Consigne |
Restituez mot pour mot le passage du texte sur l'école de Huy qui commence par « Le regard sur » et se poursuit jusqu'à « écoles pour ouvriers. ».

Texte source |
++++
De l'école industrielle de Huy à l'’IPEPS HUY-WAREMME... Regard sur 175 ans d'enseignement pour adultes

De Wikihuy
Révision de 5 novembre 2013 à 16:42 par Famel (discuter | contributions) (1815-1830 - LA PREHISTOIRE)

Aller à : navigation, rechercher

PREFACE

On ne peut comprendre l'importance de la formation des adultes, son intérêt social, culturel et économique pour le Bassin liégeois, si on ignore pourquoi, quand, comment et par qui elle a été mise en œuvre.

Hier Ecole communale, Institut provincial depuis 1963, notre établissement hutois d'enseignement de Promotion Sociale fête, cette année, cent septante-cinq ans d'existence.

Cet anniversaire, et je m'en réjouis, est l'occasion d'en retracer l'histoire; l'occasion de se souvenir de ses petits et de ses grands moments; de reparler de ses anciens élèves, parmi lesquels, nous nous devons de le citer, Zénobe Gramme.

Cet anniversaire, c'est aussi l'opportunité de souligner les belles initiatives de cette école dynamique : l'encouragement à l'épargne en 1876, la formation des jeunes chômeurs en 1931, l'enseignement modulaire en 1979 ou, plus récemment, le projet européen Insert de formation en milieu carcéral.

A travers son histoire, le présent ouvrage nous permet également de rendre hommage à celles et ceux, personnel éducatif, administratif ou technique qui ont contribué ou contribuent encore à la prospérité des élèves, de l'école et, partant, à celle de notre Province.

Le regard sur l'histoire que nous propose ici l'IPEPS Huy-Waremme met particulièrement bien en lumière cette action spécifique et déterminante qu'est la formation des adultes.

Ses effets sont indéniables et permettent, aujourd'hui comme par le passé, de bâtir l'avenir.

Le Député – Président du Collège provincial en charge de l’Enseignement et de la Formation

INTRODUCTION

Aujourd’hui, la formation des adultes n’est plus seulement une réponse aux déficits de travailleurs qualifiés, à l’instar de ceux qui ont présidé la naissance des écoles pour ouvriers.

Elle n’est plus, comme jadis les cours du soir, un bon moyen pour bénéficier d’une promotion dans l’entreprise.
++++
Données fournies |

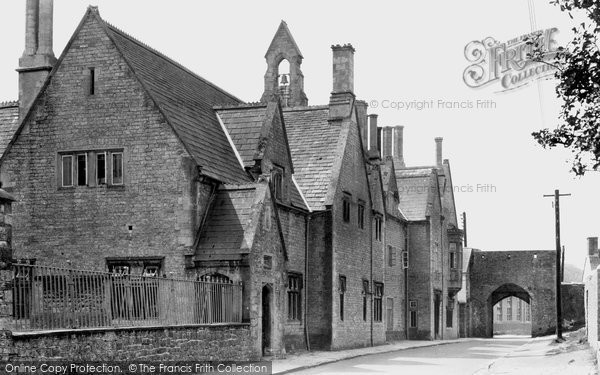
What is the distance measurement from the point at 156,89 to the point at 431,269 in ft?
92.0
++++
Corrigé |
Le regard sur l'histoire que nous propose ici l'IPEPS Huy-Waremme met particulièrement bien en lumière cette action spécifique et déterminante qu'est la formation des adultes.

Ses effets sont indéniables et permettent, aujourd'hui comme par le passé, de bâtir l'avenir.

Le Député – Président du Collège provincial en charge de l’Enseignement et de la Formation

INTRODUCTION

Aujourd’hui, la formation des adultes n’est plus seulement une réponse aux déficits de travailleurs qualifiés, à l’instar de ceux qui ont présidé la naissance des écoles pour ouvriers.